-- Start of TEXT SEGMENT --

People who lived in the houses came out, and kids yelled and cheered, and families who lived across the street came running across in the middle of the block and waved their own BLM signs. We passed several storefront mosques and several big churches, and people came pouring out of all of them. We rode a five-mile loop and finished back at Franklin Park, where we started, which was an easy five-minute ride home for us, and some of the riders continued on another five miles and finished in Nubian Square. As the rain was picking up, I don't think the second part of the ride had quite as many people as the first, but we were really glad to be a part of so much good biker energy for social change, and the drizzle was refreshing to ride in.

Meanwhile, our garden abounds in tomatoes and kale and mint, and we are loving our outdoor space.

Many days, we set up the kiddie pool in the back (or sometimes the front) and the girls play with water. Sometimes Samantha just sits in a chair reading, while swishing her feet in the pool, and sometimes she's in a bathing suit getting completely wet. I try to sit with them and either play my guitar or else play music on one of our wireless speakers.

Robert's Father's Day present of a hammock has also been getting lots of love.

Creativity abounds here for the girls. Samantha sewed a stuffed guitar for herself, a stuffed bunny/bear for herself, and a pair of quilted fairy wings for Helen, as well as a dress for a little doll and a stuffed and decorated Christmas tree.

When she's not sewing, Samantha's been practicing watercolor technique, making fake food out of paper (this was a salmon onigiri), making a 3-D paper treehouse, doing nail-punch art on cans, painting rocks to hide in the parks for other kids, making a lunar lander Lego model, making jointed paper Girl Scout friends, and painting my guitar capo.

She also painted a target on our back fence, for more interesting water gun play.

-- End of TEXT SEGMENT --

_EXERCISE 1_.
Answer these questions about the family blog text.
(a) Where did the five-mile loop start and finish?
(b) What was Robert's Father's Day present?
(c) What did Samantha paint on the back fence?

-- Start of RECORD EXTRACTS --

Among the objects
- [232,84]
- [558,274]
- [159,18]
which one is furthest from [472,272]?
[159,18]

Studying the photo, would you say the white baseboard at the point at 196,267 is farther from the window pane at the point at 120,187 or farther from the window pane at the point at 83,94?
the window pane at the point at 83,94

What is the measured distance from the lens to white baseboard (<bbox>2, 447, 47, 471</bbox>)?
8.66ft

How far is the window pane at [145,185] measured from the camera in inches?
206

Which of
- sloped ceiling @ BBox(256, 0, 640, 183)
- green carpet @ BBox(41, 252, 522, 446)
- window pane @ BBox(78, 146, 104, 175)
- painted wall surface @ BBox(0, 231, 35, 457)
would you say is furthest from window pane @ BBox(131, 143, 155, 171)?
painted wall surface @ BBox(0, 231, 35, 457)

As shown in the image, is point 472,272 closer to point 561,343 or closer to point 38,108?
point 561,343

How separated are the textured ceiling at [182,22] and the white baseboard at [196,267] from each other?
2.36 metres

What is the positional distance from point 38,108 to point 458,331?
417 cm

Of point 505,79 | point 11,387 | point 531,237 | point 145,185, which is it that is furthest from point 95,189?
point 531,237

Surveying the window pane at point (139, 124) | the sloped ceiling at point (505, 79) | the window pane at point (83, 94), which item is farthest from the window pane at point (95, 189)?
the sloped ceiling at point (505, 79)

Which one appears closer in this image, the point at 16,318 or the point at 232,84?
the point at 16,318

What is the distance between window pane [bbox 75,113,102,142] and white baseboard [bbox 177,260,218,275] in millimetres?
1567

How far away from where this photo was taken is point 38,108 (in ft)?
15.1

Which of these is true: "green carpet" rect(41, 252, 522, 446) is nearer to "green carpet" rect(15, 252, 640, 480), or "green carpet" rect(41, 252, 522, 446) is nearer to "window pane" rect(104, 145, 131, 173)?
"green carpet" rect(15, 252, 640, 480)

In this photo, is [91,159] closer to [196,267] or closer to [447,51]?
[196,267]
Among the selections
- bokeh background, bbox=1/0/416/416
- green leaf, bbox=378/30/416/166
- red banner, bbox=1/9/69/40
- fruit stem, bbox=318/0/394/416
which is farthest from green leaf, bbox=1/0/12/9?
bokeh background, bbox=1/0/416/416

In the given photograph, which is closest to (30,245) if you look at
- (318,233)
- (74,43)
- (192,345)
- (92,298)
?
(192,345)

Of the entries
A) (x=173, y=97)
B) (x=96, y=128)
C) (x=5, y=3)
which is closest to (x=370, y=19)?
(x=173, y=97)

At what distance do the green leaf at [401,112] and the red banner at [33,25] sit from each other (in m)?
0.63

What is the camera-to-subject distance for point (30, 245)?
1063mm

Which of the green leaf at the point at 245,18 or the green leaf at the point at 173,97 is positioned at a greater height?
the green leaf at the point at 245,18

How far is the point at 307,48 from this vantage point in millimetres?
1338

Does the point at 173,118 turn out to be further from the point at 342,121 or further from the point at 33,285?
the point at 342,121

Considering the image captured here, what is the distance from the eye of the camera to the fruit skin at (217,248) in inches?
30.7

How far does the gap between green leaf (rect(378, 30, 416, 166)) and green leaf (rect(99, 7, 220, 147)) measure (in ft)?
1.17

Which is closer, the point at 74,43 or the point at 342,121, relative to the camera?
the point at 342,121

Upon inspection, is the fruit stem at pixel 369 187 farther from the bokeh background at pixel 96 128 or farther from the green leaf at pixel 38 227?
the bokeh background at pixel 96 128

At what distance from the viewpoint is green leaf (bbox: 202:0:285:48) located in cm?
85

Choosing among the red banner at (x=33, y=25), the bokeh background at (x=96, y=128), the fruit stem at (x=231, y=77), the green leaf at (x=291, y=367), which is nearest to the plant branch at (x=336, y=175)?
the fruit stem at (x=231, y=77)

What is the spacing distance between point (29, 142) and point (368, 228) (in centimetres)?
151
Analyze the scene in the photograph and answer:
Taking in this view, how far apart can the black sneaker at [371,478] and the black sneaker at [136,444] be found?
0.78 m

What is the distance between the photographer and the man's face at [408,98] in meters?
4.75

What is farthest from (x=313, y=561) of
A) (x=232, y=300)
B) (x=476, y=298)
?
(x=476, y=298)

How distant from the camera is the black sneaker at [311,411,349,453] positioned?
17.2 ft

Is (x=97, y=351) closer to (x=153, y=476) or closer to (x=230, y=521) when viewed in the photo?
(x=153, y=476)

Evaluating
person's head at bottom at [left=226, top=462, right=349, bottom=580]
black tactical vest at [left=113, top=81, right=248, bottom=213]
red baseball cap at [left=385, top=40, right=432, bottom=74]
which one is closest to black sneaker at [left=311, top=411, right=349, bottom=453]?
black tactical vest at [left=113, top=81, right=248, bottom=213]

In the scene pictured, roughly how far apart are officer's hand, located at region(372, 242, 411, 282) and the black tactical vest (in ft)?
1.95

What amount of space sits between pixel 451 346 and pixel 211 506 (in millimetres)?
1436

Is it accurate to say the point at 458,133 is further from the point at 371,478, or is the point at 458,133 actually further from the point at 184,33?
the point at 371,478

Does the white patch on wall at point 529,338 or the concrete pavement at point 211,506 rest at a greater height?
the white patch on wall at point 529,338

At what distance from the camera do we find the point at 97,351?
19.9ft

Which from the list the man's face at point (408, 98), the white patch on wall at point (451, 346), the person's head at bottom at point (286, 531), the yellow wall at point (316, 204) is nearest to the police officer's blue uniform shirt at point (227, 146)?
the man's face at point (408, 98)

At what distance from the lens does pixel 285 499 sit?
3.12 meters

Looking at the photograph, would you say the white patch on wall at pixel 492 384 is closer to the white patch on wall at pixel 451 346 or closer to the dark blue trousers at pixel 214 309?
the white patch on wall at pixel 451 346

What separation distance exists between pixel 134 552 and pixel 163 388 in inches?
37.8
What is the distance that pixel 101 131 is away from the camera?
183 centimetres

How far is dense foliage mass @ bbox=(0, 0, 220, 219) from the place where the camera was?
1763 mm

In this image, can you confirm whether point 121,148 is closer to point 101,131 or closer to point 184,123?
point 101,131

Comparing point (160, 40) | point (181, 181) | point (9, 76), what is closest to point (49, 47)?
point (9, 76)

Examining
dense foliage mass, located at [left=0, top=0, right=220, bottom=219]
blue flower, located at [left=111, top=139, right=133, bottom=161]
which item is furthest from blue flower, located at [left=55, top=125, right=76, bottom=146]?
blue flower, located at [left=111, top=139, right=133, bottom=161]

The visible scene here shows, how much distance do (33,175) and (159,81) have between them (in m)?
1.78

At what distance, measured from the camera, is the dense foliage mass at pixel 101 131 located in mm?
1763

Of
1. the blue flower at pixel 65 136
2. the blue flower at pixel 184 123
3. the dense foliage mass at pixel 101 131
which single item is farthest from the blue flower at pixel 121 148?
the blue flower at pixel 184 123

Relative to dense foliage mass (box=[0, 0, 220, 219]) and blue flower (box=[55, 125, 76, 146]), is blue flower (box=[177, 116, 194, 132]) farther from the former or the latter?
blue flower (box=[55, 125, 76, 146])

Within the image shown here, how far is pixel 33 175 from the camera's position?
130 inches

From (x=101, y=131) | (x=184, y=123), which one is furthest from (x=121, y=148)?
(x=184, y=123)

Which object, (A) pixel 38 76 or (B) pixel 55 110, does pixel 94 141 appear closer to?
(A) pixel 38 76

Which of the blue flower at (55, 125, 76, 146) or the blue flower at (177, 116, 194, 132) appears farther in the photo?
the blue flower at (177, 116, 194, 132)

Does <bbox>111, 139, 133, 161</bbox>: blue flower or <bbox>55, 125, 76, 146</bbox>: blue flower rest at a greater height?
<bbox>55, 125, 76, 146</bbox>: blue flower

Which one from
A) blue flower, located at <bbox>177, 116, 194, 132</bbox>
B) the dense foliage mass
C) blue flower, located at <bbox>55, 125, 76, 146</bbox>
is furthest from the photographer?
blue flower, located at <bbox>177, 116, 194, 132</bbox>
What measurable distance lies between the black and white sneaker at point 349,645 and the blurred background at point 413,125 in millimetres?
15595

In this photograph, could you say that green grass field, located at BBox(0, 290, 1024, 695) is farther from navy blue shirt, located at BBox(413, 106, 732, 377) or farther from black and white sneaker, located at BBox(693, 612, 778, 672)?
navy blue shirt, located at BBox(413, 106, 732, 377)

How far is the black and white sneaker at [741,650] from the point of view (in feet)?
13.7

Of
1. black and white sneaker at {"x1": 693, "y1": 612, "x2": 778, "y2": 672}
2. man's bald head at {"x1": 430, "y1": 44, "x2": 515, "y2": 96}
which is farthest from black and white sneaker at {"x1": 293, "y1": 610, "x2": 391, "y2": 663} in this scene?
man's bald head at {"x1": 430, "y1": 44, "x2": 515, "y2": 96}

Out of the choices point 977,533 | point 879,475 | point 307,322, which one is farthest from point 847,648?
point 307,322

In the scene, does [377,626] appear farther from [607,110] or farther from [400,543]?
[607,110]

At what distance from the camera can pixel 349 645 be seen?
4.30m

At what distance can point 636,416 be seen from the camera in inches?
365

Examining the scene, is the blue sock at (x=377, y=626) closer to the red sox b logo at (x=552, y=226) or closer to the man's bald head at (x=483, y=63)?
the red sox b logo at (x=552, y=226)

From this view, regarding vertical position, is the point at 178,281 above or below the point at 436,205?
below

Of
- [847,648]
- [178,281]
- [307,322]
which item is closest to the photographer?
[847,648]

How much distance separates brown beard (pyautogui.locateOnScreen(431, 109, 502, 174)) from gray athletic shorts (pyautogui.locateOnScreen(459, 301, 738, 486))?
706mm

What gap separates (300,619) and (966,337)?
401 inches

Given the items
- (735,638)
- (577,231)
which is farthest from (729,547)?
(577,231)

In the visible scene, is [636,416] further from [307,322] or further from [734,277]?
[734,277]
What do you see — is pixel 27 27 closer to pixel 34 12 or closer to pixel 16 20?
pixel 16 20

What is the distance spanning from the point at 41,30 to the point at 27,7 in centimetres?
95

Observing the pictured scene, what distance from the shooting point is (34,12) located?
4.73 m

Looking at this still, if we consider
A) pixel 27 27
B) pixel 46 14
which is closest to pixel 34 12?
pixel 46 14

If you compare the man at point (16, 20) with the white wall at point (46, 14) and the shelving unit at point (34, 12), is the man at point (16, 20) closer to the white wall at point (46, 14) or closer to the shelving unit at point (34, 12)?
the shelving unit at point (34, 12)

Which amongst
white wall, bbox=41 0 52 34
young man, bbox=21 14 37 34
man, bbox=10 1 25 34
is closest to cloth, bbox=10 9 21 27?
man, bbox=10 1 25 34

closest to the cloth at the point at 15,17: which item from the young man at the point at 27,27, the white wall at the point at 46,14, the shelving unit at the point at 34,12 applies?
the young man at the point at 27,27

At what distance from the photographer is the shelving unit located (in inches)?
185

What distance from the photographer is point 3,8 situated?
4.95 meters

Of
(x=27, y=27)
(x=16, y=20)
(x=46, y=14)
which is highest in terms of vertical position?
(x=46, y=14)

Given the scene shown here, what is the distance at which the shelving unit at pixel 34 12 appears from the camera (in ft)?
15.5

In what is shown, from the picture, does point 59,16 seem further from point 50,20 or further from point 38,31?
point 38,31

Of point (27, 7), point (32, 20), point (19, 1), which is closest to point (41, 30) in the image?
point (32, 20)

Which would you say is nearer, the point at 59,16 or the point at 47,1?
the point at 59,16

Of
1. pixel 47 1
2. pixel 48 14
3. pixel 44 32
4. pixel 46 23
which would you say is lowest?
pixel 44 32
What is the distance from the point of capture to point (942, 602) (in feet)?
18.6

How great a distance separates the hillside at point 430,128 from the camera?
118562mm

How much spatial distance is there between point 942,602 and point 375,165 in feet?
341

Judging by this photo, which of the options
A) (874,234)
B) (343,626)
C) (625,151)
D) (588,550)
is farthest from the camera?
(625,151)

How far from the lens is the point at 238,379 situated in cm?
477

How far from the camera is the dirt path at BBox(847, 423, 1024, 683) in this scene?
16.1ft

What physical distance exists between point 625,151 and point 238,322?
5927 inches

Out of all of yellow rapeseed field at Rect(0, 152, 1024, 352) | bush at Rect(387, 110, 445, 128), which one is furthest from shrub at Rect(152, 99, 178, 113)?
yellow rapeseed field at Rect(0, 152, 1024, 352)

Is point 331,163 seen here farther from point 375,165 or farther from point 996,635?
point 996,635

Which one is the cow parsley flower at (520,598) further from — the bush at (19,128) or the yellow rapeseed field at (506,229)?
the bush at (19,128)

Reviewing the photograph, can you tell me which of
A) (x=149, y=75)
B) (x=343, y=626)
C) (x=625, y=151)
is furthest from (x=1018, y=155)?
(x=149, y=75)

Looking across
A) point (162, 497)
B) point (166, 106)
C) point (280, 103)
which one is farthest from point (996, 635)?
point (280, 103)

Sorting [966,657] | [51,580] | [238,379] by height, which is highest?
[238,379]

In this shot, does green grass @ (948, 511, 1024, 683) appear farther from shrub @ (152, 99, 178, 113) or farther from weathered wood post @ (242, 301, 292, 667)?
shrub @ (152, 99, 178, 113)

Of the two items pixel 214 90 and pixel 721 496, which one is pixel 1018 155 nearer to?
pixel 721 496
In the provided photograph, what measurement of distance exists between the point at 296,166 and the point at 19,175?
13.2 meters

-- End of RECORD EXTRACTS --

_EXERCISE 2_. In the records, edit the stretch that opens with the line containing "Judging by this photo, which of the options" and runs through the end of the records, replacing "weathered wood post" with "fence post" and leaving everything else unchanged. Return only that stretch.

_EXPECTED ANSWER 1_.
(a) Franklin Park
(b) A hammock
(c) A target

_EXPECTED ANSWER 2_.
Judging by this photo, which of the options
A) (874,234)
B) (343,626)
C) (625,151)
D) (588,550)
is farthest from the camera?
(625,151)

How far from the lens is the point at 238,379 situated in cm?
477

How far from the camera is the dirt path at BBox(847, 423, 1024, 683) in this scene?
16.1ft

What physical distance exists between point 625,151 and point 238,322?
5927 inches

Out of all of yellow rapeseed field at Rect(0, 152, 1024, 352) | bush at Rect(387, 110, 445, 128), which one is furthest from shrub at Rect(152, 99, 178, 113)?
yellow rapeseed field at Rect(0, 152, 1024, 352)

Is point 331,163 seen here farther from point 375,165 or farther from point 996,635?
point 996,635

Which one is the cow parsley flower at (520,598) further from — the bush at (19,128) or the yellow rapeseed field at (506,229)?
the bush at (19,128)

Reviewing the photograph, can you tell me which of
A) (x=149, y=75)
B) (x=343, y=626)
C) (x=625, y=151)
is furthest from (x=1018, y=155)?
(x=149, y=75)

Looking across
A) point (162, 497)
B) point (166, 106)
C) point (280, 103)
which one is farthest from point (996, 635)?
point (280, 103)

Sorting [966,657] | [51,580] | [238,379] by height, which is highest?
[238,379]

In this shot, does green grass @ (948, 511, 1024, 683) appear farther from shrub @ (152, 99, 178, 113) or farther from fence post @ (242, 301, 292, 667)?
shrub @ (152, 99, 178, 113)

Of the two items pixel 214 90 and pixel 721 496, which one is pixel 1018 155 nearer to?
pixel 721 496
In the provided photograph, what measurement of distance exists between the point at 296,166 and the point at 19,175?
13.2 meters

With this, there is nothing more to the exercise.